The report makes it clear that the problem of seasonality has been exacerbated in recent years. It goes on to pay a good deal of attention to Mallorca, starting out by looking at all the developments in Magalluf and at the hope that these developments will lengthen the season to nine months of the year rather than seven. There are those who would challenge Calvià mayor's assertion that there are seven months of the season (it is he that the report quotes), but even if there were, how does he envisage extending the season to nine months? Well, he doesn't, other than to say that it's all the fault of the airlines that all this brand spanking new real estate that has required colossal amounts of investment will sit empty during the winter.

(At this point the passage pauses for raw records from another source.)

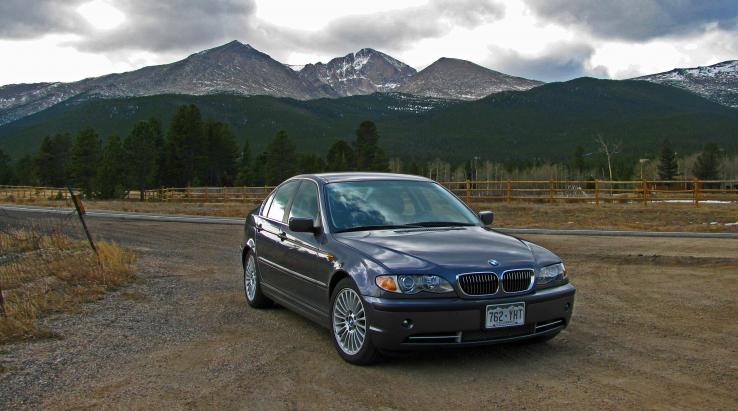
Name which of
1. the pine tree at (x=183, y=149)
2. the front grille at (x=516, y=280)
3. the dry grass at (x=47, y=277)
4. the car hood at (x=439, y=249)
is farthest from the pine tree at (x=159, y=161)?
the front grille at (x=516, y=280)

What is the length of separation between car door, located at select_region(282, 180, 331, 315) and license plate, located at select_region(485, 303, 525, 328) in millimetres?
1479

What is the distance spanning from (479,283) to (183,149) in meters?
81.8

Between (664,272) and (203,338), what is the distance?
751 cm

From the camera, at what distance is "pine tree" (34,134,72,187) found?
102812mm

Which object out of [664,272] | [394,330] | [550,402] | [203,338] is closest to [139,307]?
[203,338]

The president of the Balearics Hotel Chains Group, Margalida Ramis of Grupotel, is then quoted as saying that there have been greater losses over the 2012/2013 winter because of cuts to air connections. So, there we have it. It's no one else's fault; just the airlines. They say, however, that there isn't a "tourist offer" to make routes worth their while. And we all say, in response to what Calviá's mayor reckons, to what Margalida Ramis states and to the airlines' justification, that we have heard it all over and over and over. For years and years and years.

Though winter business was of a level sufficient enough in the 1990s to justify tour operators retaining tour reps through the winter (for parts of Mallorca), it was this decade that witnessed a tailing-off of what had never, despite what some might say, been huge winter tourism business. The problem of seasonality is almost as old as Mallorca's tourism industry since the boom of the 1960s. It has, as a consultant in the "Hosteltur" report points out, been a problem that has been spoken about for at least 40 years. He, Eulogio Bordas, president of THR (Turismo, Hotelería y Recreación), says that all the talk over all these years has amounted to nothing because of the absence of coherent plans and quantifiable objectives.

Bordas has a plan, and so he must be all but unique in this regard. The plan would apply to Spain, as opposed to just Mallorca, though it could, were there anyone with the vision to take it on, be applied specifically to Mallorca. What he envisages is the setting of specific goals in terms of increasing the number of winter tourists. Two million is the amount he would start out with. Crucial to doing this, he says, is not all the publicity that gets chucked around (hallelujah) but sales promotion. And this sales promotion would be designed to getting tourists to break with well-established habits. i.e. they would holiday in winter and not in the summer. In order to get them to change their routine, there would have to be all sorts of incentives, including, for example, free entrances (to some attractions).

To implement such a plan, an organisation would need to be established that comprises all the various relevant parties - from hotels, to theme parks, to restaurants, to town halls, to you name it - and absolutely critical would be the obtaining of concessions from the airports authority, AENA. Tax-free landing, for example.

One drawback with this scheme might be that if routines were changed and tourists started coming in winter, wouldn't this leave a hole in summer tourism? Not necessarily. The new markets like Russia that are coming on-stream have to be accommodated in summer. Moving some of the summer market to winter would actually be a benefit.

It is an ambitious plan (and I have only sketched part of it). It might appear impractical, though I don't think so, and at least it is a plan, something that, like Mallorca's absence from the top ten sun spots, has been conspicuous by its absence for at least 40 years.